Megamyrmaekion transvaalense is a species of spider in the family Gnaphosidae. It is endemic to South Africa and is commonly known as Transvaal's curly-legged ground spider.

==Distribution==
Megamyrmaekion transvaalense has a wide distribution across South Africa, occurring in Eastern Cape, Free State, Gauteng, Limpopo, Mpumalanga, North West, Northern Cape, and Western Cape.

==Habitat and ecology==
The species is a free-living ground dweller found in Grassland, Nama Karoo, and Savanna biomes at altitudes ranging from 24 to 1,730 m above sea level. It has also been sampled from agricultural areas including citrus, cotton, and pistachio crops.

==Description==

Only the female of M. transvaalense is known.
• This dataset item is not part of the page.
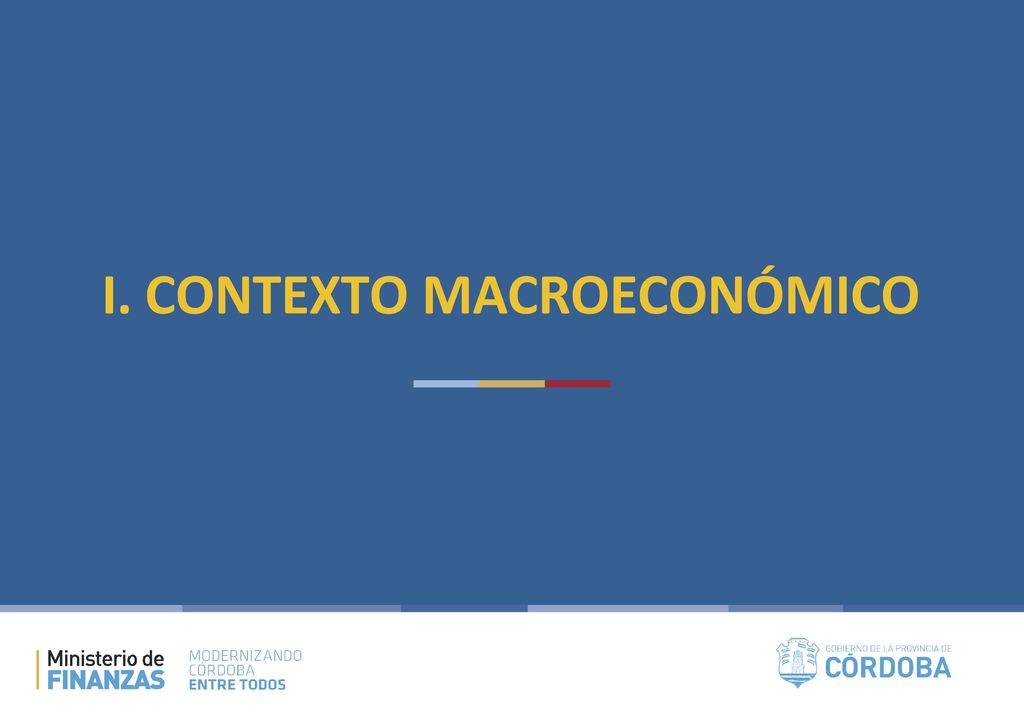 I. CONTEXTO MACROECONÓMICO

Ministerio de FINANZAS

MODERNIZANDO CÓRDOBA ENTRE TODOS

GOBIERNO DE LA PROVINCIA DE CÓRDOBA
The spider has a uniform pale testaceous colouration with the integument covered in appressed dark pubescence. The legs are armed with black spines. The fovea is long and dark with slight dark radiations on the surface. Total length excluding spinnerets is 7-9 mm.

==Conservation==
Megamyrmaekion transvaalense is listed as Least Concern due to its wide range across South Africa. The species is protected in several protected areas including Klipriviersberg Nature Reserve, Kruger National Park, Luvhondo Nature Reserve, and Benfontein Game Reserve.

==Taxonomy==
The species was described by Tucker in 1923 from the North West Province. It has not been revised since the original description.